Hamster
Hamster sind Allesfresser mit Backentaschen, die sich bei klebrigen oder scharfkantigen Lebensmitteln verstopfen können; ihre winzige Körpermasse macht selbst kleine Giftdosen bedeutsam.
6 Lebensmittel für Hamster geprüft
Toxikologie-Profil
Extreme Körpermasse-Empfindlichkeit
Bei einem Körpergewicht von 25–130 g können bereits Mengen toxischer Lebensmittel unter einem Gramm tödliche Konzentrationen erreichen. Ein einzelner Traubenkern oder ein Zitrusschnitz enthält genug Zucker und Säure, um schwere Stoffwechselstörungen auszulösen.
Anstauung in den Backentaschen
Klebrige, säurehaltige oder feuchte Lebensmittel können in den Backentaschen verkleben, wo sie gären und Gifte direkt gegen die empfindliche Schleimhaut freisetzen, was lokale Nekrosen und systemische Infektionen verursacht.
Diabetes-Veranlagung
Gold- und russische Hamster sind genetisch anfällig für spontanen Diabetes mellitus. Zuckerhaltige Lebensmittel lösen eine rasch einsetzende Hyperglykämie aus und können selbst bei jungen Tieren eine diabetische Krise auslösen.

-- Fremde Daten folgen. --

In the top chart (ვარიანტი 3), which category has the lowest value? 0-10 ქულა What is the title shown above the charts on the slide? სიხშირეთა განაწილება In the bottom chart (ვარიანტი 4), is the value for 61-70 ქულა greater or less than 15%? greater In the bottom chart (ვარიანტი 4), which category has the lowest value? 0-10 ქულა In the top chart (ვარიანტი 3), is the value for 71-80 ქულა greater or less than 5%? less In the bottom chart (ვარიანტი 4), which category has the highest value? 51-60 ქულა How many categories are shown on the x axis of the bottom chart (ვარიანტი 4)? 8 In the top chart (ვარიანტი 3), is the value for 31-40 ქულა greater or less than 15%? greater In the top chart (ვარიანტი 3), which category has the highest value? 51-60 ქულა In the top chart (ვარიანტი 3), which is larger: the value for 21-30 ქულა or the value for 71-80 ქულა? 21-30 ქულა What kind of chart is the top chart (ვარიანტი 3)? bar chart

Am stärksten gefährdete Systeme
Gefährlichste Lebensmittel
Alle 6 geprüften Lebensmittel
Lebensmittelkategorie
6 von 6 Lebensmitteln werden angezeigt
Zimt
Zimt ist für Hamster nicht akut tödlich, birgt aber bei regelmäßiger oder zu großzügiger Gabe ein reales Risiko für Schleimhautreizungen, Leberstress und Atemwegsprobleme. Besonders Cassia-Zimt enthält hohe Cumarin-Mengen, die für den empfindlichen Hamsterstoffwechsel problematisch sind. Gelegentlich eine winzige Spur ist tolerierbar, sollte aber kein fester Bestandteil des Speiseplans werden.
Kartoffeln
Gekochte, ungewürzte Kartoffeln sind für Hamster in kleinen Mengen tolerierbar, aber keineswegs ideal. Rohe oder grüne Kartoffeln sowie Kartoffelschalen enthalten Solanin, ein Glykoalkaloid, das selbst für das geringe Körpergewicht eines Hamsters gefährlich werden kann. Eltern sollten Kartoffeln nur sehr selten und ausschließlich in gekochter Form anbieten.
Sonnenblumenkerne
Sonnenblumenkerne sind ein Lieblingsleckerli von Hamstern und in kleinen Mengen sicher, aber fettreich. Zu viele führen zu Übergewicht, und gesalzene Kerne sollten ganz vermieden werden.
Grünkohl
Grünkohl ist für Hamster nicht grundsätzlich giftig, birgt aber bei regelmäßiger oder zu großzügiger Fütterung echte gesundheitliche Risiken. Goitrogene Substanzen können die Schilddrüse belasten, Oxalate begünstigen Nierensteine, und der hohe Wassergehalt reizt die empfindliche Hamsterdarmsymtomatik. Kleine Mengen gelegentlich sind vertretbar – tägliches Anbieten ist jedoch kontraindiziert.
Erdnüsse
Erdnüsse sind für Hamster nicht direkt giftig, bergen jedoch durch ihren hohen Fett- und Salzgehalt sowie mögliche Schimmelkontamination reale Gesundheitsrisiken. In kleinen, gelegentlichen Mengen und ungesalzen sind sie tolerierbar, sollten aber kein fester Bestandteil des Speiseplans sein. Die Probleme entstehen schleichend über Wochen und Monate, nicht als akute Vergiftung.
Himbeeren
Himbeeren sind für Hamster grundsätzlich unbedenklich und können als gelegentlicher Leckerbissen angeboten werden. Ihr natürlicher Zuckergehalt erfordert jedoch Zurückhaltung bei der Portionsgröße, da Hamster – insbesondere Zwerghamster – eine ausgeprägte Neigung zu Diabetes und Adipositas haben. In kleinen Mengen liefern sie wertvolle Antioxidantien und Vitamine, ohne das Tier zu gefährden.